10. Host regular off-site classes and meetings

One British hospital reduced its emergency department nurse turnover rate from 65% to 14% in a year by employing strategies that included hosting regular off-site meetings for training and shared governance.

11. Improve your hospital’s physical environment

Over the past several years, hospitals have invested heavily in remodeling rooms to improve the patient experience. What about your staff areas? Your nurses deserve to work in a pleasant environment, too. Survey your existing break rooms and other staff-only areas to see which ones need sprucing up, then enlist nurses to help redesign them.

12. Help every nurse find the position that fits best

Every person likes to shine on the job, and that usually happens when you’re doing a job you consider a “perfect fit.” Help your nurses find the position that fits them best by evaluating various clinical milieu to develop a list of traits required to excel in that job. Communicate these traits in job announcements so nurses can self-evaluate whether they are well-suited to that particular position. Nurses who excel tend to be more engaged and less likely to leave their job.

13. Create department-specific mission statements

Millennial nurses, in particular, often choose employers whose mission closely matches their own ideals. And when organizational and employee missions align, engagement usually ensues. You can go beyond the over-arching corporate mission statement to encourage managers and nurses to develop department-specific mission statements that communicate the unit’s goals and values, which in turn leads to better engagement as everyone works toward a singular objective.

14. Instantly acknowledge nurse achievements

Don’t wait for the annual holiday party to acknowledge nurses who’ve done an exceptional job.

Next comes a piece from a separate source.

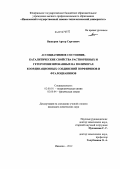 Вашурин, Артур Сергеевич. Ассоциативное состояние, каталитические свойства растворенных и гетерогенизированных на полимерах координационных соединений порфиринов и фталоцианинов: дис. кандидат химических наук: 02.00.01 - Неорганическая химия. Иваново. 2012. 165 с.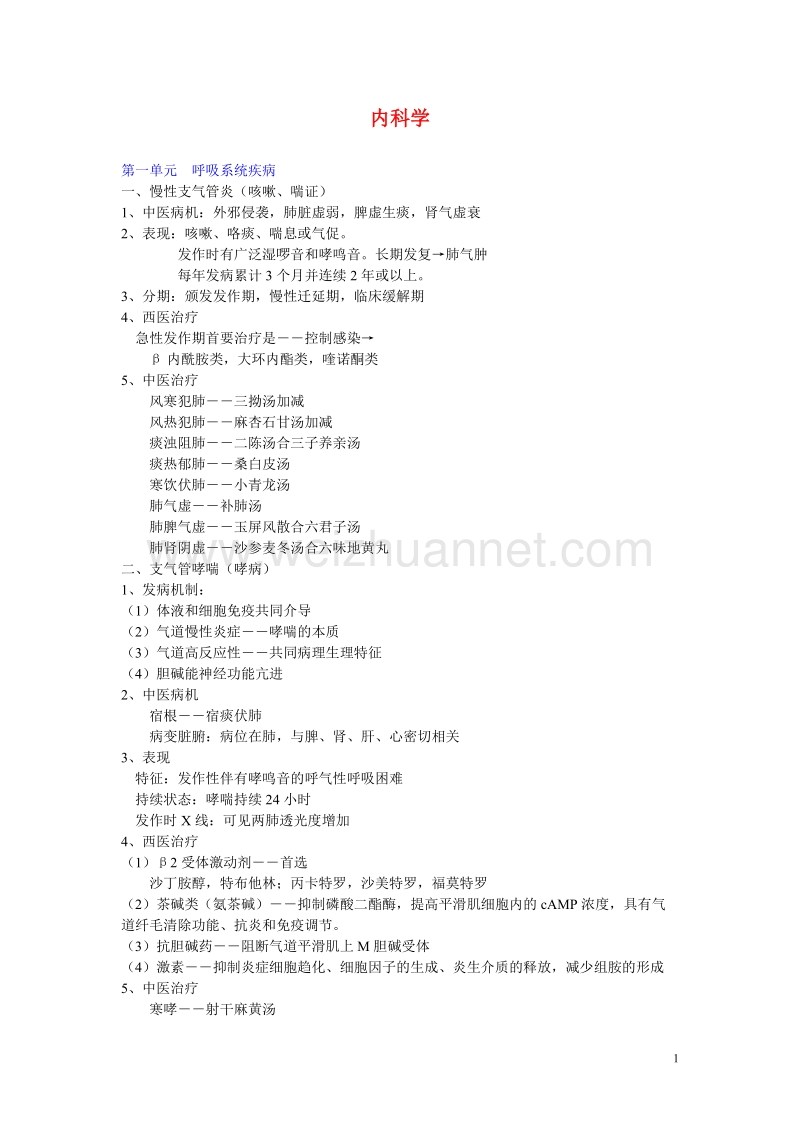 《中西医结合内科学》精华笔记.doc_第1页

Positive feedback packs the most wallop when it’s delivered instantly. You can promote this sort of engagement by encouraging nurses and managers to frequently call out team members who do a great job. They can use the mass-texting feature of ShiftWizard to send an instant acknowledgement to the whole team – or the entire workforce.

15. Sponsor family activities

In addition to sponsoring organizations like youth sports teams, consider partnering with community groups to offer family activities like a day at the zoo, an evening of painting or pottery-making or a weekend at the water park. Nurses will appreciate your recognition and inclusion of their spouses and children as part of their “work family.”

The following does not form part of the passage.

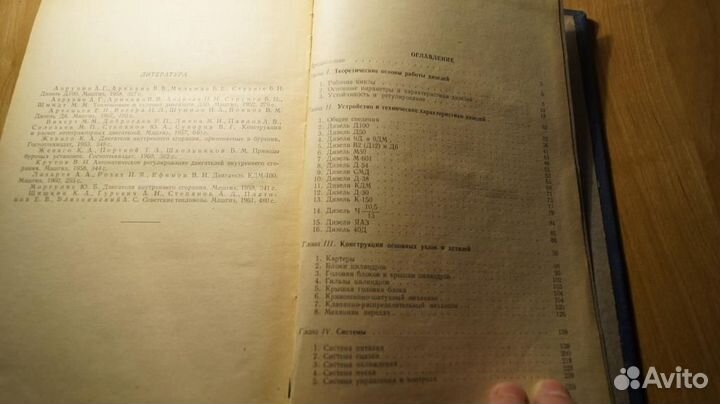 2453,2 Жеваго К.А. Быстроходные дизели. Устройств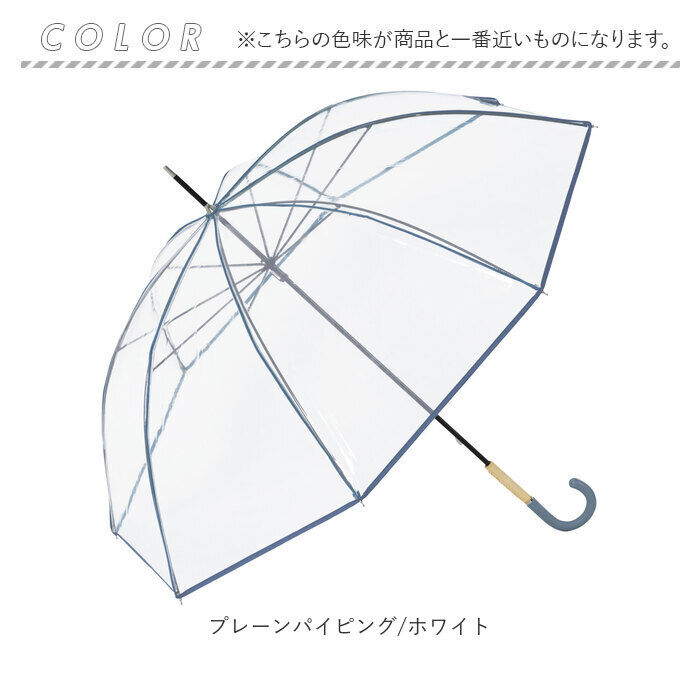BACKYARD FAMILY「because ビコーズ ビニール傘 通販 長傘 雨傘 傘 アンブレラ 透明 クリア レディース」|傘|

16. Host a motivational speaker

Many nurses can’t afford to attend relevant conferences, and they subsequently miss out on hearing the many inspiring and engaging speakers at those events. But you can bring the speakers directly to your facility. Once or twice a year, invite a nurse who spoke at a prominent conference to deliver her message to your staff. Your nurses will come away feeling energized and appreciated.

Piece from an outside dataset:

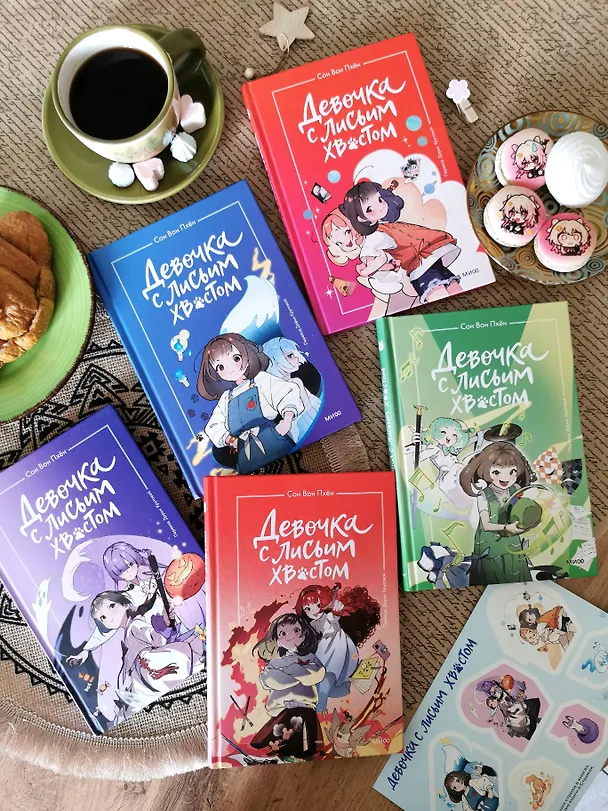 Книга Девочка с лисьим хвостом. Том 5 (Сон Вон Пхён) — 13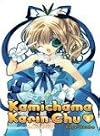 Kamichama Karin Chu 4 (Kamichama Karin Chu)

17. Promote vertical engagement by visiting departments frequently

Nurses who feel more connected to top management likely feel more engaged and empowered on the job. As the CNO, you definitely need to have an open-door policy – but better yet is taking your door on the road, so to speak. Many nurses will never visit your office, so you should visit every department as often as possible. Simply showing up for a few minutes to ask how things are going will go a long way toward fostering “vertical” engagement up the management chain.

18. Encourage floating for personal and professional enrichment

Instead of incentivizing floating solely to reward nurse behavior that benefits the organization, encourage nurses to float to counter boredom and learn new clinical skills that can help them advance their careers within the organization. Acknowledging and addressing burnout factors like boredom allows you to more fully engage (or re-engage) nurses who might otherwise leave.

Improving nurse retention rates doesn’t have to cost a fortune or take a lot of time. By investing up-front to develop a formal, written plan – and then measuring and analyzing the results – you can foster a culture of nursing engagement and empowerment that reduces your retention expenses and leads to a happier work environment.